Just think of the metaphysical implications of the placement of that artifact. Was it left in the middle of the trail, it’s otherworldly whiteness in stark contrast to the reddish brown soil, to spark contemplation about life’s fleeting nature? Or was it deposited just so with folds carefully applied, to make one consider the nature of art? Or perhaps it was discarded almost without thought, as a commentary on the disdain with which the hiker contemplates the natural world that surrounds them.
I guess we will never know if any of these are the reason, unless I happen to witness someone in the act of placement, when I can ask them their intent. Meanwhile, I will continue to gather these symbols of humanity’s fleeting dominion wherever I find them.
Well, that was fun.
But seriously, people, tissues are trash. If you pack it in, pack it out.
When hiking out in the wild it’s inevitable that you run into the remains of deceased (and probably eaten) wildlife. Some hikers may be sad to see these signs, but I take it as an indication that the ecosystem is working as it should. In a world of carnivores there is simply going to be carnage.
But at the same time, I pause and admire the feathers, or bones, or hair that remains behind and see beauty in what is left. I’m afforded a much closer view than I usually get, since squirrels scamper away as I approach and birds take flight. It’s a chance to admire the colors and textures of skin, hair, feathers, and fur.

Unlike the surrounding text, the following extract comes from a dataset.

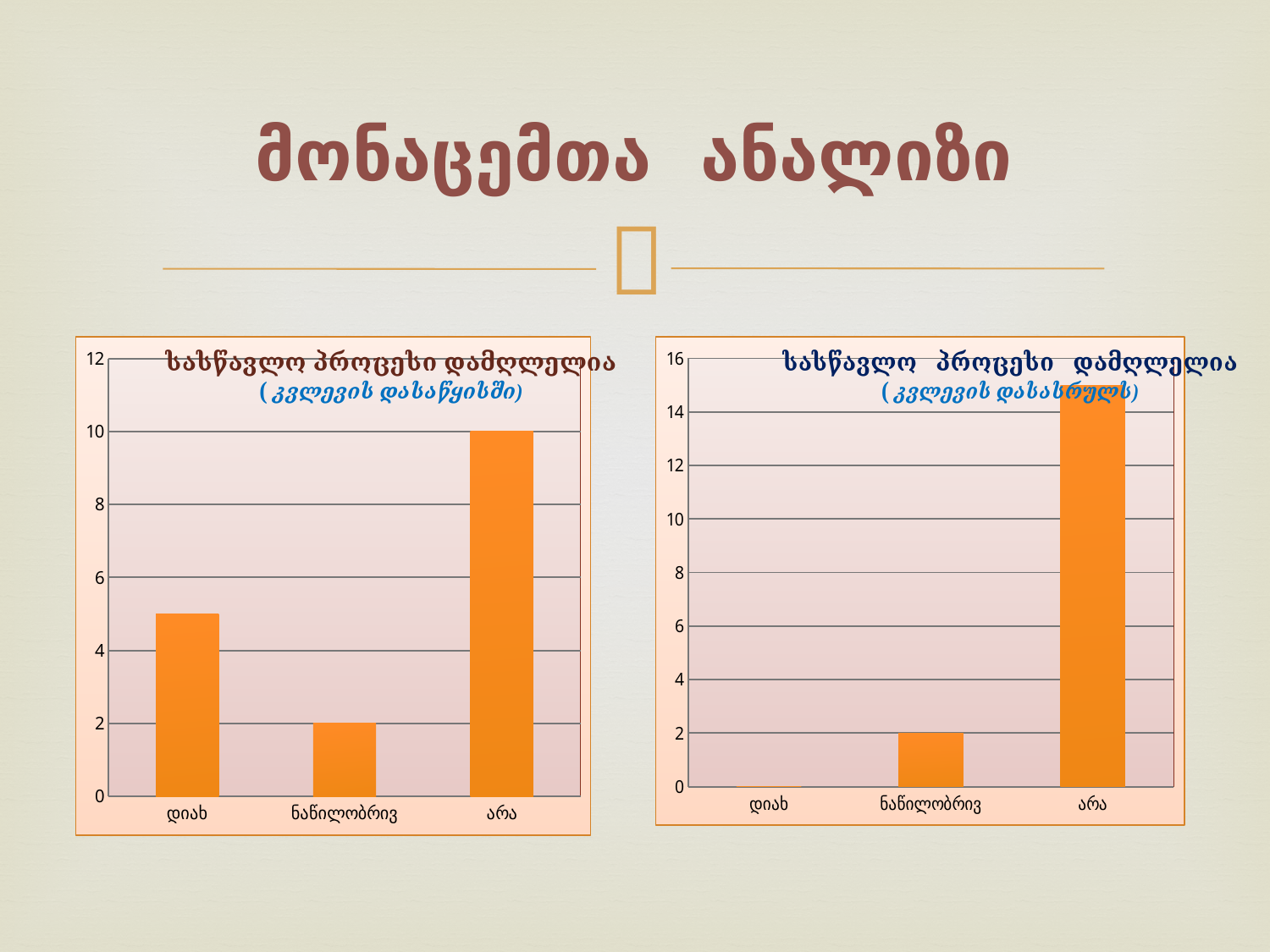
On the left chart (კვლევის დასაწყისში), what is the value for ნაწილობრივ? 2 How many categories are shown on the x axis of the left chart? 3 On the left chart, which category has the highest value? არა What type of chart is the right chart? bar chart On the right chart (კვლევის დასასრულს), what is the value for ნაწილობრივ? 2 On the right chart (კვლევის დასასრულს), what is the value for დიახ? 0 On the left chart, what is the difference between the values for არა and ნაწილობრივ? 8 On the left chart (კვლევის დასაწყისში), what is the value for არა? 10 On the left chart, which category has the lowest value? ნაწილობრივ On the left chart, is the value for დიახ greater or less than 4? greater On the right chart, is the value for არა greater or less than 14? greater On the right chart, which category has the highest value? არა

A rare occurrence is to find an animal intact (see photo of a Shrew Mole), and at those times I feel particularly blessed with an opportunity to study it. More frequently, I find the animal mutilated (see photo of the snake) or largely gone (see photo of what was left behind of a squirrel).
But I find even the fragments fascinating in their own way, and grateful for the opportunity for close-up inspection.
When you are out on the trail, keep an eye out for these sights, and count yourself blessed should you come across a relatively intact wild animal. And if there are only remains, you will know that they fed a predator and are part of a cycle that includes not just a life but also a death that nothing living on this planet escapes.
If you’re a reader of this blog you likely know that dogs are not allowed on the Montini and Overlook properties. However, there is one type of canine that is definitely allowed, Canis latrans, or coyotes. I happened to spot one today out in the meadow below the Holstein Hill trail on the Montini Preserve (see photo).
Even if you don’t see a coyote you can often hear them. The other day I was hiking on the Montini Preserve and sirens started going off below me in the town of Sonoma. They were met by howls from above me by a coyote responding to the sirens. They also bark (see the video below of a coyote barking on the Montini Preserve).
Coyotes are abundant throughout North America, and they thrive in the kinds of mixed meadows and woodlands we have here in Sonoma Valley. They eat small game such as rabbits, rodents, fish and frogs, and deer. They can also consume snakes, insects, and even fruit or grass (but most of their diet consists of mammals). Near humans, they have been known to eat garbage and pet food.
Canis familiaris, the domestic dog, is descended from the coyote. So you could say that we owe coyotes quite a bit.
Keep your eyes peeled the next time you’re out on the trail, and maybe you’ll be lucky enough to spot one (or hear one).
Hiking the Overlook is great at any time of year, but winter can be particularly rewarding, especially this year! When other parts of the country are muffled in deep snow and freezing temperatures, the Sonoma County trekker can take to the trails in relative comfort and ease. This year, after the fires, the green grass blanketing the ground gives us all a great breath of hope and renewal. Wintertime hiking is a joy and offers some unique benefits:
- You’ll see less people and more wildlife
- Mosquitos and other bugs are nowhere to be found
- Rattlesnakes are still hibernating
- Less people=less noise. Enjoy the quiet peacefulness
- Hot food and warm drinks taste even better after a cold weather hike
- Hike the trail on a sunny winter day and you will instantly feel the happy effects of endorphins as they kick in!
If you haven’t been up the trail lately, now is the perfect time to shake off those solstice doldrums and take advantage of our Northern California winter. You’ll be glad you did!